Beim BC9050 zum Beispiel kann man die Prozessdaten über den SystemManager anlegen oder wenn man den SystemManager nicht nutzt findet man die Modbus In und Output Daten ab der Adresse %I/&Q..1000.
Die Funktionen 1,2,5,15 also alle digitalen Modbusfunktionen werden beim BC9050 nicht unterstützt.
Der BC9000 ist da eine Ausnehme weil man bei diesem Koppler noch mal die Klemmen zum Feldbus oder zur lokalen SPS mappen kann. Dieses kann man zum Beispiel mit dem SystemManager oder der KS2000 SW einstellen.
Ich würde empfehlen bei den BCs immer den Merkerbereich zu verwenden - dieser ist bei allen BCs gleich und ist auch nicht Watchdog getrigger und man kann lesen und schreiben wie man will.

Viele Grüße...


----------



## Macbeth (18 März 2010)

Vielen Dank!
Diese Info habe ich tagelang versucht, aus der Doku rauszuholen. Aber da ist nichts von diesen Unterschieden zu finden. War wohl etwas blauäugig von mir zu denken, dass die BC9050 nur eine speicherschwache Schwester der BC9000 wäre.
Dass bei der BC9050 nur Register-basierte ModBUS-Funktionen gehen, sollte doch wenigstens in der Doku doppelt unterstrichen drinstehen. Und dass das Default-Mapping ab 1000 anfängt ...

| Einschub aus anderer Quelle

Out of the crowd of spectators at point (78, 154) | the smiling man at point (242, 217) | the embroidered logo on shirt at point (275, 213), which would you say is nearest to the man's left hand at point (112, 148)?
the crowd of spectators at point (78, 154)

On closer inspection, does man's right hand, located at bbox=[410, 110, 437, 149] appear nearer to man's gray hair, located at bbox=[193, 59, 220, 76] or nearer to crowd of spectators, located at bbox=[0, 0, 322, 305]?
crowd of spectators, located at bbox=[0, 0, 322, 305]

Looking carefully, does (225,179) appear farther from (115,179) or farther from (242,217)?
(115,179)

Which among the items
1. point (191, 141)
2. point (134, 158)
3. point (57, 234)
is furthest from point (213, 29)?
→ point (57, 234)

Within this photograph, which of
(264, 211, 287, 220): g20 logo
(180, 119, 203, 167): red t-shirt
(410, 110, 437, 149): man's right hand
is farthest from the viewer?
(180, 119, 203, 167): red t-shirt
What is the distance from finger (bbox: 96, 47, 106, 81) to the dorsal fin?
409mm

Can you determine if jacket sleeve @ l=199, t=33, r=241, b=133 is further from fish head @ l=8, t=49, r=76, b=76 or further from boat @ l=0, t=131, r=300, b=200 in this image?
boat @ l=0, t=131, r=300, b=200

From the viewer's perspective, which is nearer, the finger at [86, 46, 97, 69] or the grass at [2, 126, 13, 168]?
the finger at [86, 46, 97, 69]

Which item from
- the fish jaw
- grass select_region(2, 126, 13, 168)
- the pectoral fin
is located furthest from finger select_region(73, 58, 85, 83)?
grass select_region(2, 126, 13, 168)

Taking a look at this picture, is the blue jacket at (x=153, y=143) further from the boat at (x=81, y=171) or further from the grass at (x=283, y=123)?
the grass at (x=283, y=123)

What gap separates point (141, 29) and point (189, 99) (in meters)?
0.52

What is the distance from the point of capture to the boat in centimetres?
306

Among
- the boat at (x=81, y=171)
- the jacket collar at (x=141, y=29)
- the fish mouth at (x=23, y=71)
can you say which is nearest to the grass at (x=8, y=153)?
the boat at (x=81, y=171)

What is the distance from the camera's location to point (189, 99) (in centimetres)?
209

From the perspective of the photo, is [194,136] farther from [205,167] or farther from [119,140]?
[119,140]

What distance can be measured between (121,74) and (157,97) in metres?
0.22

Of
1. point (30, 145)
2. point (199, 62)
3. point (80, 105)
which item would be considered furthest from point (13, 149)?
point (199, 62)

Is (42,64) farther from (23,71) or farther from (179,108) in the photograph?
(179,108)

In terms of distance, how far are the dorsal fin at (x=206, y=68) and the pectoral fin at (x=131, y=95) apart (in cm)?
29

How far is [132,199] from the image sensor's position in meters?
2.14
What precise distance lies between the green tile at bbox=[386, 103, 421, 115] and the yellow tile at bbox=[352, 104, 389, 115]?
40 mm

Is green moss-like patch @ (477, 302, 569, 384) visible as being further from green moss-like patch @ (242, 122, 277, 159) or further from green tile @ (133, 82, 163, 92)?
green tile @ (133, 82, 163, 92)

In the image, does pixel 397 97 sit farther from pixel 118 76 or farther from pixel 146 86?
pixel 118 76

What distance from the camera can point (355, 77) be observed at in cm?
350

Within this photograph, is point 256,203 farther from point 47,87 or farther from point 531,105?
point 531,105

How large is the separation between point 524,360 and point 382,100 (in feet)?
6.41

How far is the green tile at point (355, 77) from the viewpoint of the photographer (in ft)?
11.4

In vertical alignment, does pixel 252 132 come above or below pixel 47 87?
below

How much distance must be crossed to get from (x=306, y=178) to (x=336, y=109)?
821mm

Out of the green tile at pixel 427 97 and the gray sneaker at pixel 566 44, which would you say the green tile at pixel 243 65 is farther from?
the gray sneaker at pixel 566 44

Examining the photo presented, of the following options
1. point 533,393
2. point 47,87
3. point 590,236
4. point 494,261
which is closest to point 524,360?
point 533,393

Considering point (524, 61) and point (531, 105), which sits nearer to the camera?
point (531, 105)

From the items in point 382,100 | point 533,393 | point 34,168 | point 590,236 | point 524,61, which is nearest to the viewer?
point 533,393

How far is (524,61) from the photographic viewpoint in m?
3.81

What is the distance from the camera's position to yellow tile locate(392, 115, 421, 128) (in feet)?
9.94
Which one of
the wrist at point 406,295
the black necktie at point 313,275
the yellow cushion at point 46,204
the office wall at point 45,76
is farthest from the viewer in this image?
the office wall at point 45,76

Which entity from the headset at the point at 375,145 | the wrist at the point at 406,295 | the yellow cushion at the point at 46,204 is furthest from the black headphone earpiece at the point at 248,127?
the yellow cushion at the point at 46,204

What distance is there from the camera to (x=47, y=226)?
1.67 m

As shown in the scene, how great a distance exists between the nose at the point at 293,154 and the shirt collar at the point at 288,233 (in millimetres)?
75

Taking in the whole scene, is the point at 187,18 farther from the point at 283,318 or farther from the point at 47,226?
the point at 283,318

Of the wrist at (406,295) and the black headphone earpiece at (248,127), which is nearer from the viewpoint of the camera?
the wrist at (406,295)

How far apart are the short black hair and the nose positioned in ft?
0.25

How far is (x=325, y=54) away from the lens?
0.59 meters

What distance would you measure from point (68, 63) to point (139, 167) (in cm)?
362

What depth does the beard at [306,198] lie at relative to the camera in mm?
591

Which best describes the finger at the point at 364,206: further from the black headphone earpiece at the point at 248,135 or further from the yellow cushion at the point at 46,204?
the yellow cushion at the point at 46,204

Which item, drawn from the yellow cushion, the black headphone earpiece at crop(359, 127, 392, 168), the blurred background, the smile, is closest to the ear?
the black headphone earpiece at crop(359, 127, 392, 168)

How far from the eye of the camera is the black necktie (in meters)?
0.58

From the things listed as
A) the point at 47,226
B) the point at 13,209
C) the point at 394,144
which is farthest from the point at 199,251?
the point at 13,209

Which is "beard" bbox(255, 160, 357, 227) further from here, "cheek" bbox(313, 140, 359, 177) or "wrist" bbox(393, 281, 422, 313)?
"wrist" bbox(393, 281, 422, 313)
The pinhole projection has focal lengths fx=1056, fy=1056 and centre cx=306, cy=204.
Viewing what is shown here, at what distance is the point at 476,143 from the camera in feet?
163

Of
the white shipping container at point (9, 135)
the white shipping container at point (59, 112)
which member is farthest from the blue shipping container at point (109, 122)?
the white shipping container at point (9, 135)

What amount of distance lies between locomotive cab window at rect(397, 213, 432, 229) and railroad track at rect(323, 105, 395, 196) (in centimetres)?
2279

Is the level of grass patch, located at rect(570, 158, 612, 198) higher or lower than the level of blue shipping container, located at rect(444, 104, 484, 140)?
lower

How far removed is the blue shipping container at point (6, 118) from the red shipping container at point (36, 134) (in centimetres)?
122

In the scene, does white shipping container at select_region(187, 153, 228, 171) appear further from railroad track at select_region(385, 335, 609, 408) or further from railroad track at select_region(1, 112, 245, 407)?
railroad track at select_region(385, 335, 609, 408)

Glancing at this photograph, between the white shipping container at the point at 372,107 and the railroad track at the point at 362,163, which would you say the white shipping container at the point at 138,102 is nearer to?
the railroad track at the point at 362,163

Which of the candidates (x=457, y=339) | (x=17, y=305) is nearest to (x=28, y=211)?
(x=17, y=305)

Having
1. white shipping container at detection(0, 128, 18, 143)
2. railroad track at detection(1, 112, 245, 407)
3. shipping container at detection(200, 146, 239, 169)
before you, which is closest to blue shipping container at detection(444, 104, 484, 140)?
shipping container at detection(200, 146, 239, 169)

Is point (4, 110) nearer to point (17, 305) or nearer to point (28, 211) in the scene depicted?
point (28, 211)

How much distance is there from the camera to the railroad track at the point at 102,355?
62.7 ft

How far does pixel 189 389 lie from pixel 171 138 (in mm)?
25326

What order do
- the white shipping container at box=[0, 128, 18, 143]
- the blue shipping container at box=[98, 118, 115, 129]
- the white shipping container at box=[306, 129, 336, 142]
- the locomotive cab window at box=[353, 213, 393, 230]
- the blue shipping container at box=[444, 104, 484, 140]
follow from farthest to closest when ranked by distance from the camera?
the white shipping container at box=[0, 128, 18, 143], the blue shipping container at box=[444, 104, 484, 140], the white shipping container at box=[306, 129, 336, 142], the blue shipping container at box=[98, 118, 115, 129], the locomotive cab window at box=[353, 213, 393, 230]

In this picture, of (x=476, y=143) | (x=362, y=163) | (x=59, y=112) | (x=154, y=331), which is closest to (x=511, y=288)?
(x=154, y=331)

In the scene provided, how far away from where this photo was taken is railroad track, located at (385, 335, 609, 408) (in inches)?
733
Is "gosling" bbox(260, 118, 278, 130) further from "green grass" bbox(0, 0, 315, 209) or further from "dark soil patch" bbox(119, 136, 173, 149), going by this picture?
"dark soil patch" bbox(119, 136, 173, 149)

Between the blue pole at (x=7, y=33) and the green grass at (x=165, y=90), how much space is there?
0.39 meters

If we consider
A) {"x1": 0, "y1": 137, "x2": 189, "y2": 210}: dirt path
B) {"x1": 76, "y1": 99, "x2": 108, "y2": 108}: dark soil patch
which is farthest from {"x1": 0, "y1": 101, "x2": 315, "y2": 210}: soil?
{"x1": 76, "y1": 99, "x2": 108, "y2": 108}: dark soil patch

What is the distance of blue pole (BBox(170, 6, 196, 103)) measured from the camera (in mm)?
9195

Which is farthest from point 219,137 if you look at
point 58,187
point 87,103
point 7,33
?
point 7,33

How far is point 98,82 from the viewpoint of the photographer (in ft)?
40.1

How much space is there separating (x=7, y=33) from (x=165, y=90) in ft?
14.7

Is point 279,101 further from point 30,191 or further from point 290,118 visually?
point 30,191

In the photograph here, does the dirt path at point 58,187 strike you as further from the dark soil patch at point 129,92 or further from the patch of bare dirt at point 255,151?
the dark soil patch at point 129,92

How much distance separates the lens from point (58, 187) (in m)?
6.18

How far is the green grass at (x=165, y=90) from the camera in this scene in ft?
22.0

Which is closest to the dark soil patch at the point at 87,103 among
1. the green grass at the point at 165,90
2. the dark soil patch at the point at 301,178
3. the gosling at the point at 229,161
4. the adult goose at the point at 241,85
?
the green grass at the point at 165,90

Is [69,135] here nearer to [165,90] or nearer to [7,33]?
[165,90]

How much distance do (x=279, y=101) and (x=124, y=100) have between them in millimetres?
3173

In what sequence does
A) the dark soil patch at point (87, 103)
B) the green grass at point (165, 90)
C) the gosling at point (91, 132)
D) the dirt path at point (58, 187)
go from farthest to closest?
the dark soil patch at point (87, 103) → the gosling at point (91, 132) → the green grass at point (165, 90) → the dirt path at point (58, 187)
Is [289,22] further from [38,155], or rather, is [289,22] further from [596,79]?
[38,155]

Auf jeden Fall weiss ich jetzt mehr und werde in Zukunft lieber die 50.- mehr für die BC9000 ausgeben.

Aber abschließend doch noch eine Frage:
Wie mache ich das "ummappen" einer BC9050 mit dem Systemmanager? Könnte ich die so konfigurieren, dass die ModBUS-Adressen so sind wie in der BC9000 defaultmäßig?

Vielen Dank!


----------



## trinitaucher (18 März 2010)

Macbeth schrieb:


> Vielen Dank!
> Dass bei der BC9050 nur Register-basierte ModBUS-Funktionen gehen, sollte doch wenigstens in der Doku doppelt unterstrichen drinstehen.


Also ich kenne die BCs nicht so gut, aber wenn man weiß, wie man die Beckhoffsche Doku zu lesen hat, dann findet man's auch:

BC9000:
http://infosys.beckhoff.com/index.p.../html/bt_ethernet modbus function.htm&id=1948

BC9xx0:
http://infosys.beckhoff.com/index.p...tml/bt_ethernet modbus function_4.htm&id=2104

Nur beim BC9000 steht explizit, dass die Funktion 2 unterstützt wird. 
... so herum musst du das lesen


----------



## Macbeth (18 März 2010)

Stimmt schon, da steht was von den Funktionen.

Aber wenn man da zB mal nach den Zuordnungen schaut findet man für:

BC9000:
http://http://infosys.beckhoff.com/index.php?content=../content/1031/bc9000/html/bt_ethernet%20modbus%20function.htm&id=1948

und für BC9xx0:

http://http://infosys.beckhoff.com/index.php?content=../content/1031/bc9000/html/bt_ethernet%20modbus%20function.htm&id=1948

Nur dass bei der BC9xx0 (wie ich aus dem letzten Posting verstanden habe) der untere Bereich ab 0x0 nicht vorhanden ist...

und dafür steht ein "*" für den Merkerbereich ab 0x4000 (* nur BC9000), aber *den* Bereich gibts trotzdem in den BC9xx0ern. 

Oh well, what the hell. Jetzt weiss ich's ja.


----------